100 Years Later: Turkey’s Lost Chance

I was in Yerevan to commemorate the end of the century of the first modern Genocide. I was there to assist the distribution of the first “Aurora Prize for Awakening Humanity”. Marguerite Barankitse, the winner of the one million dollar prize, is from Burundi, who back in 1993 as war erupted in her country chose to save 25 children by providing them shelter; since she has saved the lives of several thousand children. 

I saw a new spirit being born in Yerevan, a new message being sent to the world. There was no anger in the message, no demand. It looked at the deep heart of humanity, and among the many dark wrinkles it found some light: The message in Yerevan was “Thank You” to all those simple people who are risking their own to save the lives of others, of innocent civilians caught in the fire of hatred and arbitrary violence. Didn’t perfect foreigners one day save the lives of thousands of Armenian orphans, who today flourish in the four corners of the world?

Mind you, Yerevan is not a confortable place enjoying the luxury of distributing millions. Yerevan is neither Geneva, nor Armenia a Switzerland. Armenia itself continues to suffer, not just symbolically for lack of justice for the 1.5 million people who perished in 1915, but also Armenia today is living through difficult times. One-third of Armenian population left the country since its independence, and 32% of its inhabitants live under the line of poverty. The difficulties of this small, land-locked formerly Soviet republic is largely conditioned by the Karabakh conflict in the east, which consumes important portion of the country’s budget for defence; the difficulties are also because of Turkey, which in this conflict, instead of taking a constructive position and work for conflict-resolution, has chosen to support Azerbaijani militaristic and aggressive policies “until the end” as President Erdogan reminded us in early April. Turkey imposes a blockade on Armenia for over two decades now, bleeding its economy and suffocating its people. 

The message I heard in Yerevan was that we survived, and we continue to live. Moreover, I heard one more important message: in spite of our open wounds we are able to empathy with the suffering of others, and try to help them with our meagre means. 

What about Turkey after 100 years? What is the message of Turkey after a long century? I am afraid to say: nothing much, and more of the old thinking. The official discourse of denial has hardly changed. Turkish official representatives did not recognize the destruction of the Armenians as a crime, nor did they start revising their policies and giving back part of what was looted from the Armenians. Turkey did not open its borders with Armenia – the last border of the Cold war still survives there. Even Erdogan’s “condolences” were not given in the year of the centennial, but on April 23, 2014. Even the few advances that was taken within the Turkish civil society, the opening up of the debate, the renovation of a church or two, is being reversed in an atmosphere of fear and repression.  

Although no progress was made in 2015, still Turkish official policy to silence the memory of 1915 also failed: the attempt to use Gallipoli battle commemoration, by moving its ceremonies to April 24, 2015, did not work. The attention of the global media, the courageous position of Pope Francis, and the activities of the descendants of genocide survivors have shown that the memory of 1915 will simply not fade away.
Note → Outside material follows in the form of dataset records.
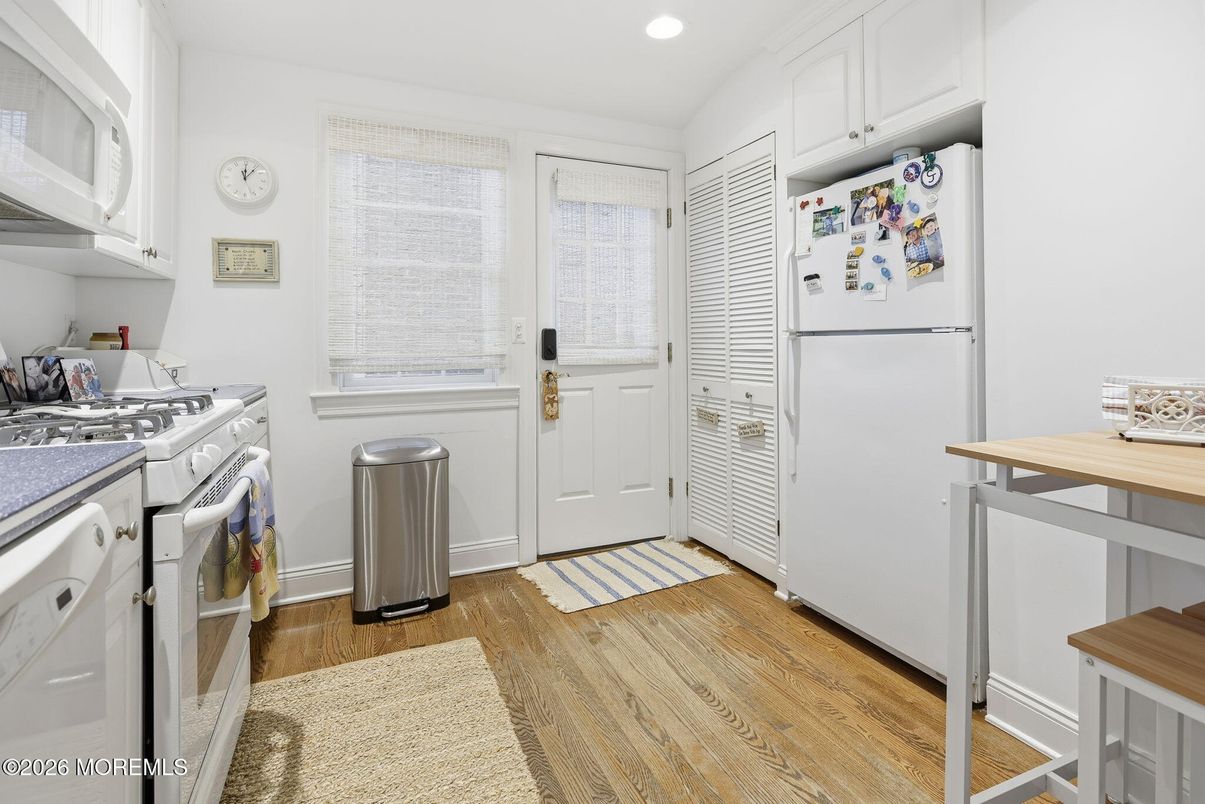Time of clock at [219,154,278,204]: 12:06
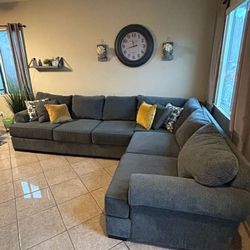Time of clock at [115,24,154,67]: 11:42
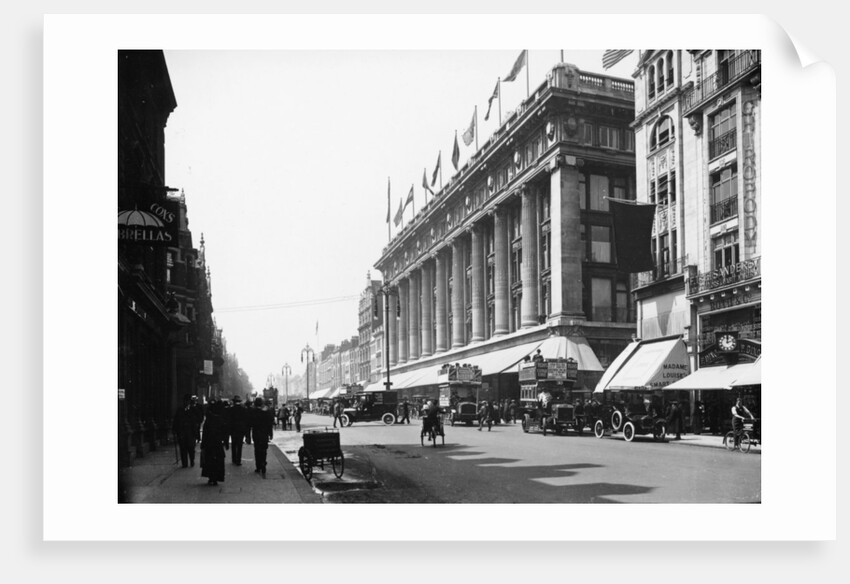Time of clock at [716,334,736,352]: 12:12
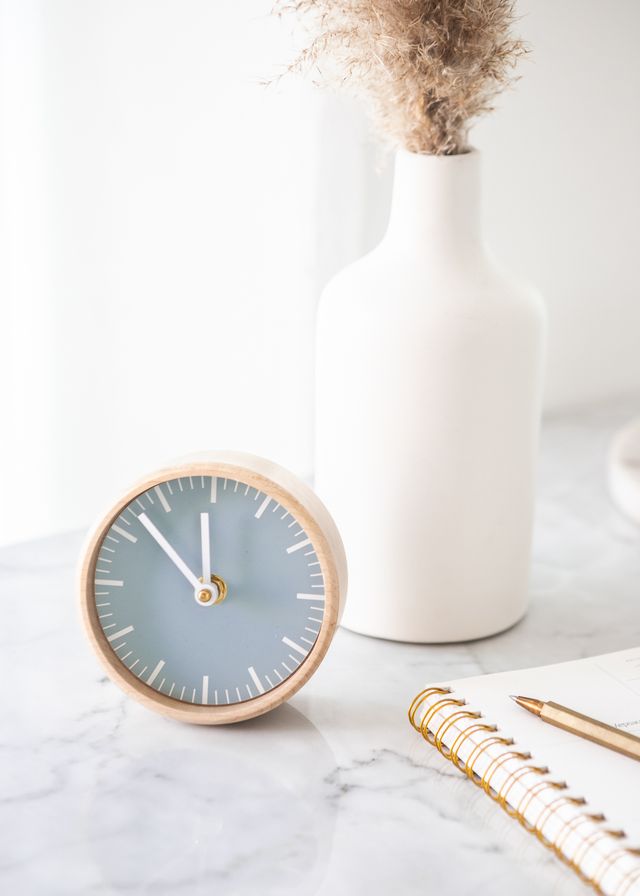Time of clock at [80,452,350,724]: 11:52
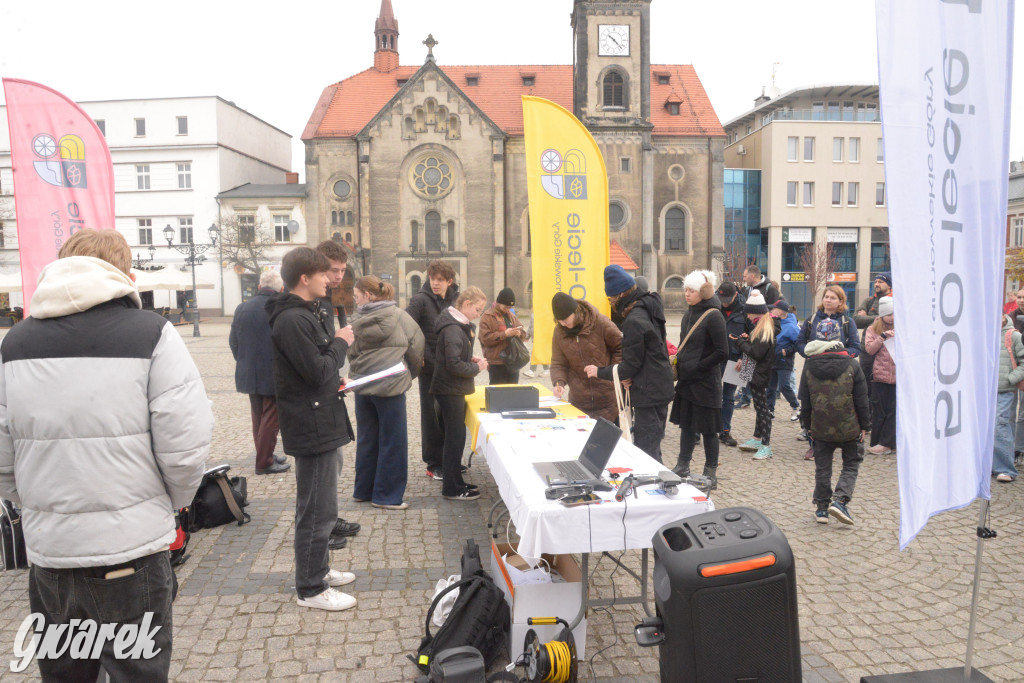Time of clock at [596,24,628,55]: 10:22
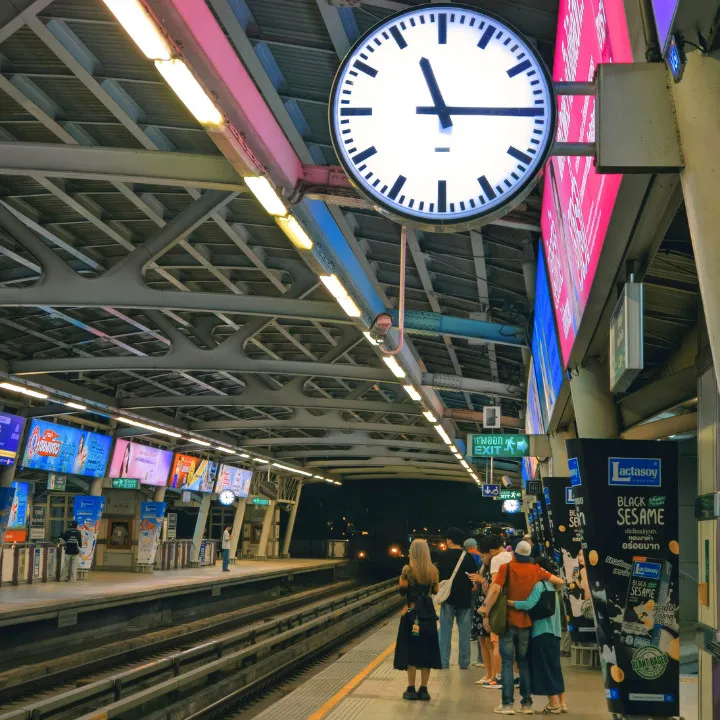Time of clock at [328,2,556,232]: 11:15
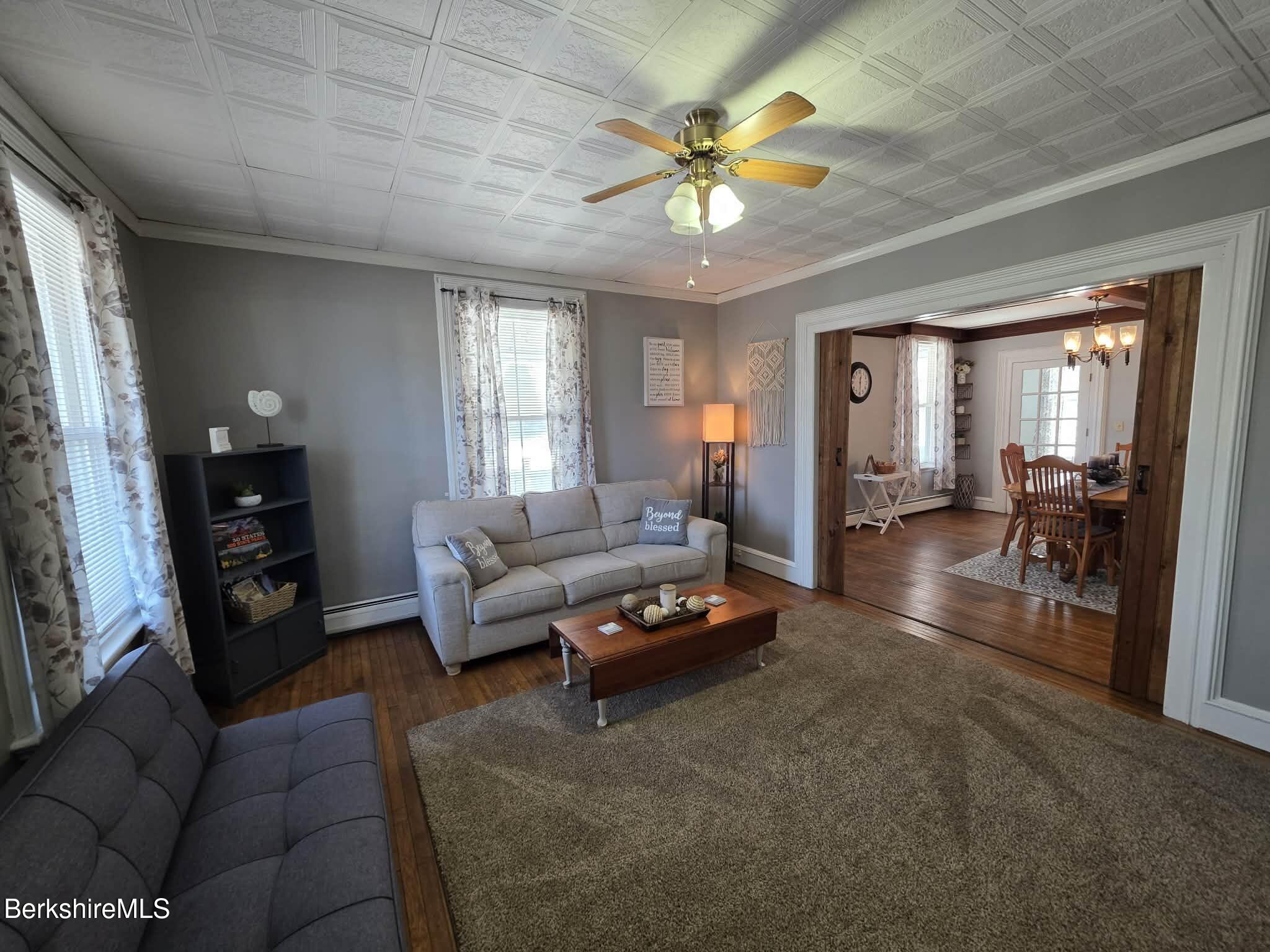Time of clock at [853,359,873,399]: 12:28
Many think that Turkish official recognition of the Genocide will be a favour done by Turkey to the Armenians. Let me tell you that it is 100 years too late. Whatever Turkey does, it will not make up for the losses of 1915, when not only hundreds of thousands innocent people were killed, but civilization was uprooted form the Middle East. Look at the state of affairs on the lands where the genocide took place and you might draw your conclusions: from Turkey to Syria, Iraq and beyond the same violent drive to self-destruction continues to thrive. In Yerevan I also understood that Turkey does not have much to give to Armenians, even symbolically: by giving the Aurora Prize to perfect strangers, Armenians have overcome their own suffering and victimization by transforming it into a symbolic act of solidarity.

By recognizing the hideous crime of 1915, Turkey will only save itself from the dark. By the crime of genocide, and by 100 years of denial, Turkey has failed to distinguish between what is good and what is bad; between what is a crime, and what is justice. I am not being poetic here, nor moralizing: morals have very concrete manifestations of their own. Let me explain by one example: in 1915 the deportation and massacres of the Armenians were planned by the Unionist authorities and partially carried out by Kurdish tribes. At the time, the Ottoman authorities and Kurdish aghas were allies, but once the Armenians were eliminated, the central government turned against the Kurds: it used the same violence to repress them; it used the same logic of denial to pretend that Kurds do not even exist. The on-going war in Turkey’s south-east between government soldiers and Kurdish fighters shows how much Turkey is still turned back to its own past, unable to liberate itself and move forward. 

In case Turkey wants peace and justice, not to mention development, they have to look back to their original sin, from where libration of their conscience might finally start.